There is a real person involved. Which means the odds really can be in your favor.
The screens near the tables will tell you what the dealer has done the past 20 spins. And it even gives you a breakdown of what % has red/black, odd/even, dozens, etc. So when I sat down and saw the dealer was doing 68% red, guess where I put my chips?
A guy came up a little while later and played a few spins, putting his chips on just a few numbers. He said he always played the same ones. When he lost, it made me a little crazy. Why would you be so emotional when the numbers are right there on the screen, telling you where the safer bets are? Why would you base a decision on something that worked once, a long time ago, at a completely different table?
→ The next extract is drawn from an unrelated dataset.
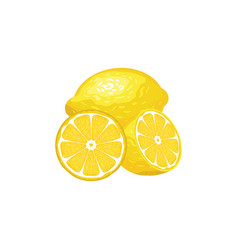 three lemons whole and slices vector image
Now, I will admit that I did get very lucky when I stepped outside my usual safe bets, put a chip on a single number, and won! I walked away after that with some difficulty, thinking I should have kept going with even more money on red, knowing that it was a relatively safe bet.
I let my emotions take control in that moment. I was afraid of losing everything I’d just won.
The emotional roller coaster made me think of my experience with book marketing: getting a feel for things, looking at the numbers, being as logical as possible, placing safe bets before trying something a little riskier. But knowing when to walk away is still really hard.
With anything in life, there is risk. Whether you call it investing or gambling depends on your attitude. I think I have held on to the gambling attitude with regards to book marketing because so much is unknown.
There is not just one person standing there behind a roulette wheel, there are thousands of people seeing your ad, or interacting with you on social media, and there is no handy screen next to them to let you know what they’ve been doing. Sometimes those numbers are there but they are very complicated and would take so much testing and time to figure it out, it feels completely overwhelming.
Sometimes, there are lucky breaks that you could try to recreate but a month later it’s a different audience and the algorithm has changed again so it just feels safer to cash out.
We often talk about book marketing as investing. “You need to spend money to make money” is repeated all the time because it’s true. You can’t expect people to find your book on their own, so some type of marketing needs to happen. If it doesn’t cost money (like newsletter swaps), it does cost time. And time is even more precious than money, since you can’t make more of it by spending it.
I don’t really have any answers or suggestions for you today, unfortunately. I am thrilled that I managed to turn $50 into $300 by having fun and paying attention to the data I was given. I want to be able to do the same with my books. I am constantly learning and testing and reading.
Hopefully one day that book marketing finally feels like investing and less like standing in front of eight hundred roulette tables with five dollars in my hand, trying to figure out where I should place my bet.
Red? Or lucky number 11?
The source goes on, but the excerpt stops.